++++ SOURCE EXTRACT ++++

Certain information and footnote disclosures normally included in the consolidated financial statements prepared in accordance with U.S. GAAP have been condensed or omitted in this Form 10-Q pursuant to the rules and regulations of the Securities and Exchange Commission (“SEC”). These consolidated financial statements should be read in conjunction with the audited consolidated financial statements and notes thereto included in our Form 10-K for the year ended December 31, 2017.

 

On February 24, 2017, we closed the sale of our ownership interests in our subsidiary Thrace Basin Natural Gas (Turkiye) Corporation (“TBNG”) for gross proceeds of $20.7 million, and approximate net cash proceeds of $16.1 million, which amounts reflect a $0.2 million post-closing purchase price adjustment.  

 

We classified the assets and liabilities of TBNG within the captions “Assets held for sale” and “Liabilities held for sale” on our consolidated balance sheets as of December 31, 2016. Although the sale of TBNG met the threshold to classify its assets and liabilities as held for sale, it didn’t meet the requirements to classify its operations as discontinued as the sale wasn’t considered a strategic shift in our operations. As such, TBNG’s results of operations are classified as continuing operations for all periods presented (See Note 13, “Assets and liabilities held for sale and discontinued operations”).

++++ SUPPLIED RECORDS ++++

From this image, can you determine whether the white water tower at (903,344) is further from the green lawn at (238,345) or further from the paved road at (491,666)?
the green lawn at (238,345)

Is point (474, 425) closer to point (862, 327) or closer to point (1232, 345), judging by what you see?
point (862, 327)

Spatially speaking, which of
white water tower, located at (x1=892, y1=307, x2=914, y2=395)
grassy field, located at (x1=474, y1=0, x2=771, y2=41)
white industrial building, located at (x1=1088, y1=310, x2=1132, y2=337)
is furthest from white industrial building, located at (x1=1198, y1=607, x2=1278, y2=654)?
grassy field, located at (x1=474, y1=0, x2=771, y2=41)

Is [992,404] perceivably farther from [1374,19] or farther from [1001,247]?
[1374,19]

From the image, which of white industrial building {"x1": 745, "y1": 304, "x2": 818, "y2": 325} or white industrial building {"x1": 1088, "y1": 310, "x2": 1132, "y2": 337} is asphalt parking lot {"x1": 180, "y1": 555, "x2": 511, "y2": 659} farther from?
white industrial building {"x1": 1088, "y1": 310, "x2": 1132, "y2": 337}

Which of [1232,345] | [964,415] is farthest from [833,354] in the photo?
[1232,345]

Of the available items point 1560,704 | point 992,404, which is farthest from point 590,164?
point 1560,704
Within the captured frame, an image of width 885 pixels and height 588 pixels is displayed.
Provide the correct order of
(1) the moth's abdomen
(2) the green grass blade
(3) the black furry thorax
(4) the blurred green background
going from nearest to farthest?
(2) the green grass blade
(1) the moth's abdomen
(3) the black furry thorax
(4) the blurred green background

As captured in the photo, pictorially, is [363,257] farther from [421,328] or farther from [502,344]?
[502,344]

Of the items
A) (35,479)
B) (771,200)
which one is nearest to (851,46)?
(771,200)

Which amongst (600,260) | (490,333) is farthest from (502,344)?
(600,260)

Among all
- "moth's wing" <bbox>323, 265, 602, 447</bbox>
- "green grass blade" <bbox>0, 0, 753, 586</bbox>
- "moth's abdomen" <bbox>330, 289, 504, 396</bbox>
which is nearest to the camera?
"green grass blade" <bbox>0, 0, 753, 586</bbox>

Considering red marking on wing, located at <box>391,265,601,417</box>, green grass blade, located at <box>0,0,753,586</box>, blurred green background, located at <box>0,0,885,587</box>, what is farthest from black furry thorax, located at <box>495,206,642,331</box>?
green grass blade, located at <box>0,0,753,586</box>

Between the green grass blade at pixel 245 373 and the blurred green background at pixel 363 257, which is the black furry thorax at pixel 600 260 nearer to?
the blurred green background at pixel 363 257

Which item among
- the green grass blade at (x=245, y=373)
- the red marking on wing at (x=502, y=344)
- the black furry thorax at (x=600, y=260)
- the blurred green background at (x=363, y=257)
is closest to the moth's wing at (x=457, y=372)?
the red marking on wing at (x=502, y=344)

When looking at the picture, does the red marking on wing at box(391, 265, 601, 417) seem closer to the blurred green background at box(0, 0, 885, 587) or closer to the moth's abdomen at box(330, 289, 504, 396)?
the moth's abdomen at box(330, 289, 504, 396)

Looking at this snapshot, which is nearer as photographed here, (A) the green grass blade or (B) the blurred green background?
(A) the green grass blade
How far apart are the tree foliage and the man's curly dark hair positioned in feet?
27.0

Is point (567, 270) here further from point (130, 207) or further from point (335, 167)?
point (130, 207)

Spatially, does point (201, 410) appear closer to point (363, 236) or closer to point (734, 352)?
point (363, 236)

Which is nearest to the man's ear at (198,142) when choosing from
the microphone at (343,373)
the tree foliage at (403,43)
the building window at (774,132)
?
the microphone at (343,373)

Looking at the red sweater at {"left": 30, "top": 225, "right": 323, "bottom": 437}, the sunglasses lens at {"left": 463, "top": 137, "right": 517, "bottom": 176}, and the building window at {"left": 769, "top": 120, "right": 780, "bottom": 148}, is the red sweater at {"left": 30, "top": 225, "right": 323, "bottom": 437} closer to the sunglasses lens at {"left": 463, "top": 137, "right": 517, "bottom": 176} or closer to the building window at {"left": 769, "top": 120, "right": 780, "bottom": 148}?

++++

:: WHAT THIS EXERCISE ASKS ::
A: In the Form 10-Q excerpt, what approximate net cash proceeds did the sale of TBNG bring?
B: Print the Form 10-Q excerpt from "Certain information and" to "purchase price adjustment.".

:: EXERCISE RESPONSES ::
A: Approximately $16.1 million.

B:
Certain information and footnote disclosures normally included in the consolidated financial statements prepared in accordance with U.S. GAAP have been condensed or omitted in this Form 10-Q pursuant to the rules and regulations of the Securities and Exchange Commission (“SEC”). These consolidated financial statements should be read in conjunction with the audited consolidated financial statements and notes thereto included in our Form 10-K for the year ended December 31, 2017.

 

On February 24, 2017, we closed the sale of our ownership interests in our subsidiary Thrace Basin Natural Gas (Turkiye) Corporation (“TBNG”) for gross proceeds of $20.7 million, and approximate net cash proceeds of $16.1 million, which amounts reflect a $0.2 million post-closing purchase price adjustment.